The place I grew up in was a suburb of a steel mill town;  my childhood memories are of hearing slag trucks drive by as they carried the remnants of steel making to another suburb to form the foundation for a new shopping mall.  There was not a lot of physical beauty.  We would take occasional trips to county or state parks and vacations to Boston, where my dad lived just after he immigrated to the US.   On those trips, I caught a glimpse of what people who grow up in coastal areas experience. 
St. Augustine is quoted as saying -- "The world is a book and those who do not travel read only a page."   I want to read many pages.  The book, "1,000 Places to See Before You Die: A Traveler's Life List" sits on a table in our family room. 
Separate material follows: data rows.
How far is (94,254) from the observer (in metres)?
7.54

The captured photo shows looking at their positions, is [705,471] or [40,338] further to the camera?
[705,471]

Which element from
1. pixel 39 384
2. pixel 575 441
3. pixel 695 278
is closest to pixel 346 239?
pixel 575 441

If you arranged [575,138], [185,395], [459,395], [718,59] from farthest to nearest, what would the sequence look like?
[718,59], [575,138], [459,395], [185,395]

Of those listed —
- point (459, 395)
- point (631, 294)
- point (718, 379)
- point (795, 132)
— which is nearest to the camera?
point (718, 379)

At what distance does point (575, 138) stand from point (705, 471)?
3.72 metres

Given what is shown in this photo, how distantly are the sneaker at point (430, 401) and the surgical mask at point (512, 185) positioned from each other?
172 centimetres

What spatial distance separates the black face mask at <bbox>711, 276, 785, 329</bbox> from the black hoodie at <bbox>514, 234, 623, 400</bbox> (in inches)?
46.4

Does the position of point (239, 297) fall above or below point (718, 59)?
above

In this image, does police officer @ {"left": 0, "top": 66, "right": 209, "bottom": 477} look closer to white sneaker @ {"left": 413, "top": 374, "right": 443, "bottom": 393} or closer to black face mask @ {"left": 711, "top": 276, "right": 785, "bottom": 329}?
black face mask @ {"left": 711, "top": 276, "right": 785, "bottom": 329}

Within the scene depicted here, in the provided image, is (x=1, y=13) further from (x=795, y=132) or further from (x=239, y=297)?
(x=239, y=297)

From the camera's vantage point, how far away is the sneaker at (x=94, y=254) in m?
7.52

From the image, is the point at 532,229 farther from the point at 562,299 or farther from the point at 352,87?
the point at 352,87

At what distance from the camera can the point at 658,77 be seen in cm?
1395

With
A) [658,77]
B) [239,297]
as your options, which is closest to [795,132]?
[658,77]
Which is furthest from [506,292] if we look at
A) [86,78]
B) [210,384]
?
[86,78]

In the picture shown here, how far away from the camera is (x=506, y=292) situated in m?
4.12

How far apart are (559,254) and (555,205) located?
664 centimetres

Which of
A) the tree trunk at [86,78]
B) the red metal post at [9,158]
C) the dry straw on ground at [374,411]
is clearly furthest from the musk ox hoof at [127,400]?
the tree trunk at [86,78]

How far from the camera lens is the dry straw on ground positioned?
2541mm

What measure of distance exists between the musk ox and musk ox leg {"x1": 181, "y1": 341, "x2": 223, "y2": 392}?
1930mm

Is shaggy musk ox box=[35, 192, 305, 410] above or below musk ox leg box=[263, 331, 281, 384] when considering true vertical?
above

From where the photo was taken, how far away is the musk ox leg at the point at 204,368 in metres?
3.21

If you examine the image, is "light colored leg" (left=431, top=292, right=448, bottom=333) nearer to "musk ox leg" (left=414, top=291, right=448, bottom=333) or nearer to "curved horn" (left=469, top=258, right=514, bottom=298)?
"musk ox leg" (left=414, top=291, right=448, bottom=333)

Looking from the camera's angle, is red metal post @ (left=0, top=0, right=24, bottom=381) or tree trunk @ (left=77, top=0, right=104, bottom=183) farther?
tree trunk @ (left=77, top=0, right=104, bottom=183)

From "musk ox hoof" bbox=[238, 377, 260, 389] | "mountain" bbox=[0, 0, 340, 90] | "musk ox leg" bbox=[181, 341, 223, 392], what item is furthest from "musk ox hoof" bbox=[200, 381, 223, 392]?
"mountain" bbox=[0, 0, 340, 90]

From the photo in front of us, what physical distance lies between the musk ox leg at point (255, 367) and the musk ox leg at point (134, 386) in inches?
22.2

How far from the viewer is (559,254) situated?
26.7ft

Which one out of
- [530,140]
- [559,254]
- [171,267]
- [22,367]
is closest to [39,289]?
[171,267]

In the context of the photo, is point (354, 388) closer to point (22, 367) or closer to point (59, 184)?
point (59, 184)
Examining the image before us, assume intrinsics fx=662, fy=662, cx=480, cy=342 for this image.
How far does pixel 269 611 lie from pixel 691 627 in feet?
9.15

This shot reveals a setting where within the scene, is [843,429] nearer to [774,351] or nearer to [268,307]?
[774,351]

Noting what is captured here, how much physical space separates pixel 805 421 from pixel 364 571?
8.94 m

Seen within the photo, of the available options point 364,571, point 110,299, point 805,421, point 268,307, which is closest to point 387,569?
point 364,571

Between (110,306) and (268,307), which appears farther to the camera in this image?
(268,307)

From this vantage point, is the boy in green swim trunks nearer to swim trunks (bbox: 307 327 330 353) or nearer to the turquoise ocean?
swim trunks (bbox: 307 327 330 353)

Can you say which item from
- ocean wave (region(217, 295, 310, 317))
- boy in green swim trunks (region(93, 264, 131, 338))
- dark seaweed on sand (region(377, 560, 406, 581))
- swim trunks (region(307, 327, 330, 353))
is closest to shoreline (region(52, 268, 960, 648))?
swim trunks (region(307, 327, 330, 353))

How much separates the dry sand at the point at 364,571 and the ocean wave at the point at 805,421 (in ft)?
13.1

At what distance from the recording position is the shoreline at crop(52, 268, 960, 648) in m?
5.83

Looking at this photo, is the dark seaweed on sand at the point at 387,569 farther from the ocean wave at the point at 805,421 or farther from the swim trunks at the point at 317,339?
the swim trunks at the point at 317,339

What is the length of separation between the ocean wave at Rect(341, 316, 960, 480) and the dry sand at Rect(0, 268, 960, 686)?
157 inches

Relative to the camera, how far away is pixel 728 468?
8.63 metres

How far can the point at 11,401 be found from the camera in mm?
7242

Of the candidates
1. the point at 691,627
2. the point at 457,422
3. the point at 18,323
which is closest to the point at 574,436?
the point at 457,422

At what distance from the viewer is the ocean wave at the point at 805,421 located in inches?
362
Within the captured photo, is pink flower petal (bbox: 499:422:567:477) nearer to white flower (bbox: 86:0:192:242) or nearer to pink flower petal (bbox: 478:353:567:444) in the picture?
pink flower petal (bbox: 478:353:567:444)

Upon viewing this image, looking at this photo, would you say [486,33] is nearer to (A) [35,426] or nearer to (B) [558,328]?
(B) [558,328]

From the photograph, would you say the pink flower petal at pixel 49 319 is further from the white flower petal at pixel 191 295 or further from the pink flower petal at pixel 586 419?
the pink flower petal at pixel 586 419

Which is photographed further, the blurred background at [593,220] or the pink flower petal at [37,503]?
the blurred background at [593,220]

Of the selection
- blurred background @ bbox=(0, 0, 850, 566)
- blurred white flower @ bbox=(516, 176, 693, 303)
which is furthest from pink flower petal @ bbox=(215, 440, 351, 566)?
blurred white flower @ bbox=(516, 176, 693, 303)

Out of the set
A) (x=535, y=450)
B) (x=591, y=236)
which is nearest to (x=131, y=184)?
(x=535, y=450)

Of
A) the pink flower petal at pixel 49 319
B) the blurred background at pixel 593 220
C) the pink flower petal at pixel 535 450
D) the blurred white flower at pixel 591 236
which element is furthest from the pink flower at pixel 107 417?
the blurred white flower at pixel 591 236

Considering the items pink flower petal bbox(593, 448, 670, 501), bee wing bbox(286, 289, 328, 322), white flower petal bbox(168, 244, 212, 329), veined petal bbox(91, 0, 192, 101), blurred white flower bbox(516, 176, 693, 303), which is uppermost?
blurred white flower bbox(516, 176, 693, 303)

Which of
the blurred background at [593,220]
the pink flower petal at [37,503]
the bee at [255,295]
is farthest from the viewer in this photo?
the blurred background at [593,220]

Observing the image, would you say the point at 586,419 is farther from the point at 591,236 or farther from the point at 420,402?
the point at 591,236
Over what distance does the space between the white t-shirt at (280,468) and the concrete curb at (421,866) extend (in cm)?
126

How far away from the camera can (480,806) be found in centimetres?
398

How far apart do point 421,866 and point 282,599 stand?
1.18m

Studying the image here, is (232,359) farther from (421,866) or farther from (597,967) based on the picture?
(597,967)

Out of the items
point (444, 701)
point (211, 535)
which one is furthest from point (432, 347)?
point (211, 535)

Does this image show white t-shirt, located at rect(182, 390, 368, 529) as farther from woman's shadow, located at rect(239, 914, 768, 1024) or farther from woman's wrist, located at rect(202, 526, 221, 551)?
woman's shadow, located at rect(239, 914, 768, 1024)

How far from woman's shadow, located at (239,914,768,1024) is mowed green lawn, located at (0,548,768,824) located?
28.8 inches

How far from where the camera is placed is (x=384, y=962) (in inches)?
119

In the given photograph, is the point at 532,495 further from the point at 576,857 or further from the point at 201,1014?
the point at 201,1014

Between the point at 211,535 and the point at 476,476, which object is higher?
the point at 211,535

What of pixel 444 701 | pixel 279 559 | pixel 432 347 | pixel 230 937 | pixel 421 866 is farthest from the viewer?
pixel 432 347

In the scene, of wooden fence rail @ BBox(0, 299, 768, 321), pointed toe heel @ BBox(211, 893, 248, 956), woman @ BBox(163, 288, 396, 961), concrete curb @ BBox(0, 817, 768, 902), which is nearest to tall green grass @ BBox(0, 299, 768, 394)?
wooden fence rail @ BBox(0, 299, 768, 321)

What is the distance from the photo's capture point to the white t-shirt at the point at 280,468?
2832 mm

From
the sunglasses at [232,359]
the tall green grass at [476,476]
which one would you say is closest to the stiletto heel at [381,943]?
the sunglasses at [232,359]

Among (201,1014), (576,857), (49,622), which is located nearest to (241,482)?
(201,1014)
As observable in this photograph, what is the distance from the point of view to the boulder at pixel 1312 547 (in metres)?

This week I get to go somewhere new that is listed there, Acadia National Park.  Since Clare is spending the summer in Maine, we will get to spend time with her too.  She suggested places to stay, and encouraged us to look beyond the Marriotts, at least for a few nights.  And so we have compromised and I have B&B reservations for three nights.  She further recommended Camden, Maine as a place to stay.  B & B reservations can be a little diffcult to come by for three people during Maine's high season.  After some online searching and phone calling, I found myself in conversation with a woman speaking with an accent I could not easily identify.  At first I thought it odd, since I expected to hear that distinctive Maine pronunciation that Dolly first introduced me to and that I have since come to recognize on trips to Maine with Clare. 
The B&B reservations person who happens to be the owner apologized for her difficulties and mentioned that she is Italian.  Italian??  How would an Italian end up running a B&B on the coast of Maine?  Through the joys of the Internet, I was able to read the story of an Italian couple's life in Rome, interest in US travel and decision to move to Maine.
It's pretty hard for me to understand how someone would want to leave Rome and relocate to a beautiful, yet seasonally challenging place like Maine (think sub-zero and snowed in for months on end).   
I am looking forward to meeting her and hope to post more soon about their travels and ours too.